Die Intention des Dichters und die Zwecke der Interpreten
Zu Theorie und Praxis der Dichterauslegung in den platonischen Dialogen
Hartmut Westermann
Die Studie untersucht das Spannungsverhältnis zwischen einer Theorie der Interpretation, wie sie sich in den expliziten Ausführungen der Dialogfiguren findet, und der im Medium fingierter Gespräche inszenierten Praxis der Dichterauslegung.
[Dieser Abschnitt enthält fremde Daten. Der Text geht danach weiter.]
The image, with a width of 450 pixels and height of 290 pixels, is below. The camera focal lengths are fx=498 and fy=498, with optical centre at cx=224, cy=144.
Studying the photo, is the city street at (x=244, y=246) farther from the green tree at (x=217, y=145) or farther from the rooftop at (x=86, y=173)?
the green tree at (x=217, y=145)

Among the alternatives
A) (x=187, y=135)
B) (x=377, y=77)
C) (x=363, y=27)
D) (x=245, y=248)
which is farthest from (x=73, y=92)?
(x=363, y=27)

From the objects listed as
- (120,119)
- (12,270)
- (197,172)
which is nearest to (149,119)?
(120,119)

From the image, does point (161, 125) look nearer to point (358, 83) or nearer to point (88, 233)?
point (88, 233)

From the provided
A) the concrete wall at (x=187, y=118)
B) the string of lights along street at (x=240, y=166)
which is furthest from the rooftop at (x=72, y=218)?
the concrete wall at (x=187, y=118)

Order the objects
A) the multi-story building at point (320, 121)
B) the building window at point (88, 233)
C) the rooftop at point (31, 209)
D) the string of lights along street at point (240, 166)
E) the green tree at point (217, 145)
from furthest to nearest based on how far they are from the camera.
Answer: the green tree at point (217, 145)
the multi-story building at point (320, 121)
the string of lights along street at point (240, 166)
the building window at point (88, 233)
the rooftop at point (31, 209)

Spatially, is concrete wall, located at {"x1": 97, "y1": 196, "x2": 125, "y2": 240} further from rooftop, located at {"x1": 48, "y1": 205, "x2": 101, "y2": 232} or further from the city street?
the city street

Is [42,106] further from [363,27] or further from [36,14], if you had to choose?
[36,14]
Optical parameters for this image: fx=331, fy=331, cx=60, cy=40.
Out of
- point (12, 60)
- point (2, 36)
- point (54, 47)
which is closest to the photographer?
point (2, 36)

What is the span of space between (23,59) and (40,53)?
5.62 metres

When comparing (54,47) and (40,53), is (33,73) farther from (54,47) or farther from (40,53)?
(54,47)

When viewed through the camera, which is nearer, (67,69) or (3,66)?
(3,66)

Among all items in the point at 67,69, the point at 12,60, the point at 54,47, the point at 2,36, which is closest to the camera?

Im ersten Teil wird das von Sokrates proklamierte Ideal eines philosophischen Interpreten, der die Intention des Dichters zu erschließen und zu vermitteln versteht, mit zwei Gegenbildern kontrastiert: dem Sophisten, der unter Vernachlässigung der intentio auctoris die eigene intentio lectoris durchsetzt, und dem Enthusiasten, der – seiner Vernunft beraubt – zum göttlichen Sprachrohr wird. Der zweite Teil zeigt, dass es in den Dialogen zwar viele praktische Formen der Dichterauslegung gibt, aber keine, die den theoretischen Vorgaben folgt. Mit Rückschlüssen dieses Befunds auf die Theorie und mit der durch Platons literarisches Selbstverständnis nahegelegten Selbstapplikation der Interpretationstheorie befasst sich der Schluss der Arbeit.